Records:
━━━━━━━━━━━━━━━━━━━━━━━━━━━━━━

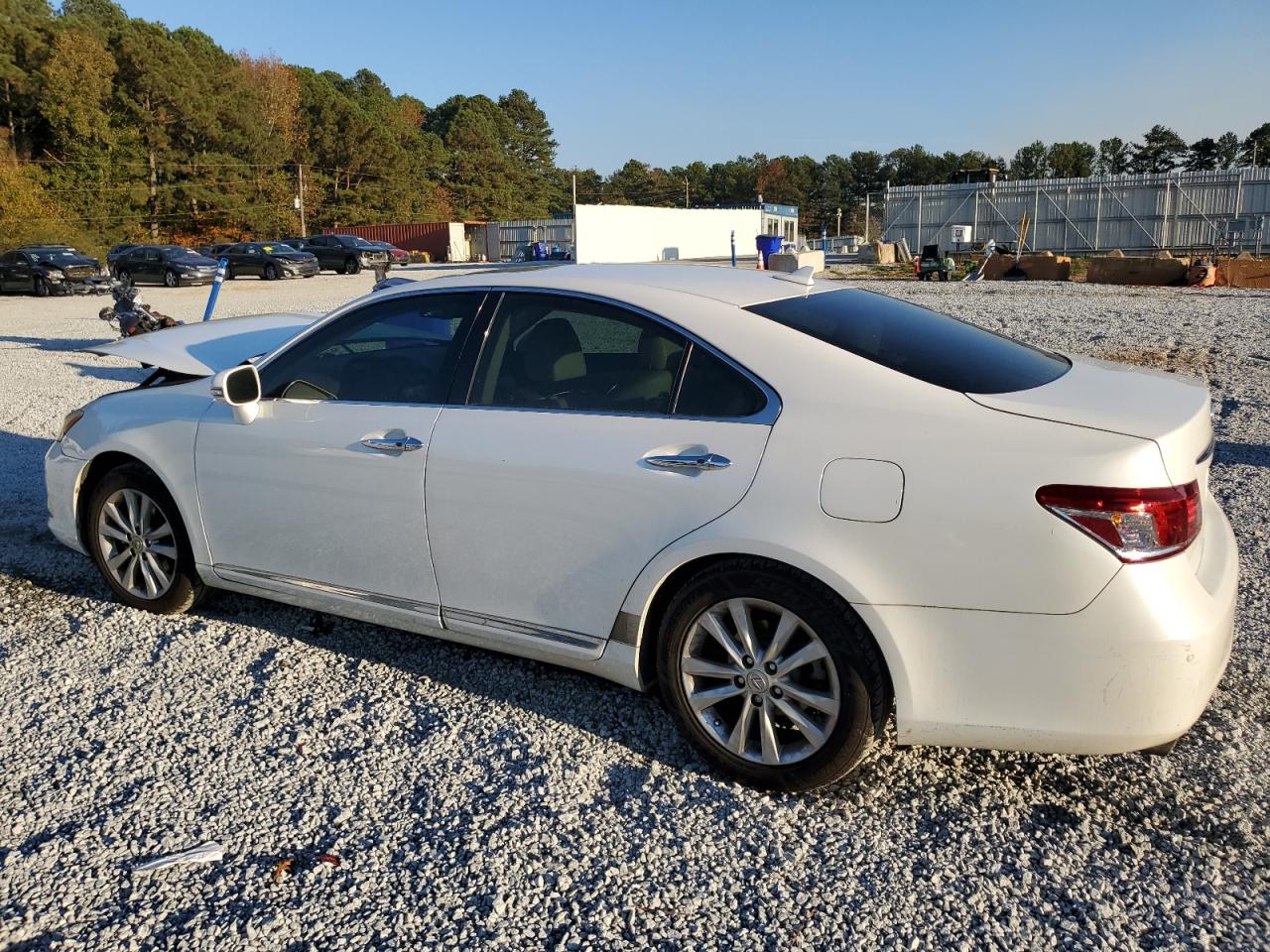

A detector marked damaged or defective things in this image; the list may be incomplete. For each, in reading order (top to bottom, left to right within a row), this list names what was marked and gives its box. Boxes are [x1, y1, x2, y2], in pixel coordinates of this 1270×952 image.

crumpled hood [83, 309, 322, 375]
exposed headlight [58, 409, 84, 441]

━━━━━━━━━━━━━━━━━━━━━━━━━━━━━━

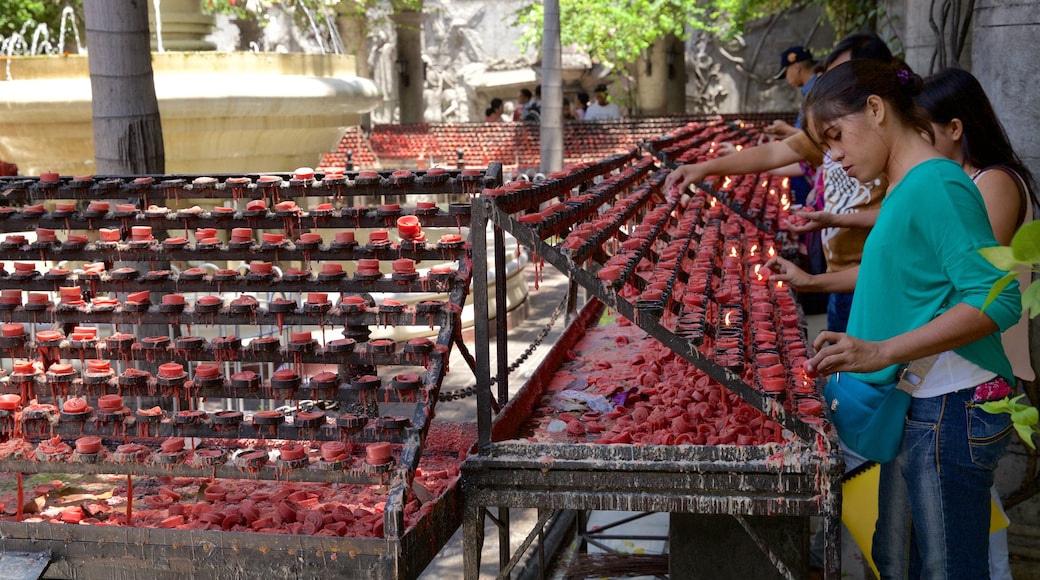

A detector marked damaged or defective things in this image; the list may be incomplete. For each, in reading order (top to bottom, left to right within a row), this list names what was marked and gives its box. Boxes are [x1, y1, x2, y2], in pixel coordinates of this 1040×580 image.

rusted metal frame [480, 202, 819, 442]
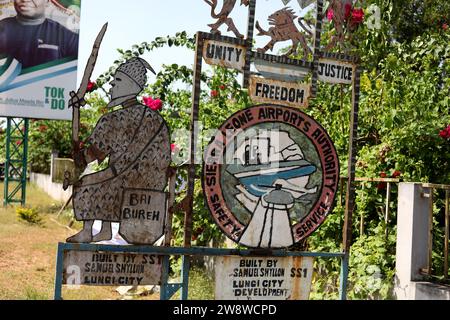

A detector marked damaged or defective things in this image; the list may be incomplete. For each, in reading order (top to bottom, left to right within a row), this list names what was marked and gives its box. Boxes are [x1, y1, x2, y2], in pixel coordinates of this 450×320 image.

━━━━━━━━━━━━━━━━━━━━━━━━━━━━━━

Task statement:
Copy out the data word for word, from the line containing "this 1040×580 image." through the line containing "rusted metal frame [480, 202, 819, 442]", with both of those lines included.

Output of the task:
A detector marked damaged or defective things in this image; the list may be incomplete. For each, in reading order (top to bottom, left to right within a row), this list names what was marked and gives its box. Boxes are [x1, y1, x2, y2], in pixel coordinates of this 1040×580 image.

rusted metal frame [480, 202, 819, 442]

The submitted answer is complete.